En los actos estuvo presente la corporación municipal, encabezada por el alcalde, Artemio Domínguez, el predicador de la novena en honor a la Virgen el sacerdote de la parroquia, Roberto Pérez, y el presidente de la Hermandad de la Virgen de Castilviejo, Antonio García.
Fiesta familiar. La Virgen de Castilviejo es una fiesta en la que familias y amigos aprovechan para reunirse y disfrutar de una jornada campestre en la que no puede faltar la degustación de viandas típicas como la tortilla de patata.

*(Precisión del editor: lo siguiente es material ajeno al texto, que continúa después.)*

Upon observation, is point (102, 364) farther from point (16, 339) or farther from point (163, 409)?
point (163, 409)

El nombre de Castilviejo procede de un antiguo castillo que se encontraba situado en las inmediaciones de la actual ermita y donde, según la tradición, apareció una imagen de la Virgen. Aunque las fiestas grandes de la localidad son las de San Juan, en junio, los riosecanos siempre han manifestado una fuerte devoción hacia la Virgen de Castilviejo, sobre todo en épocas de sequía, cuando la imagen se llevaba en procesión hasta la iglesia de Santa María, donde se hacían novenarios.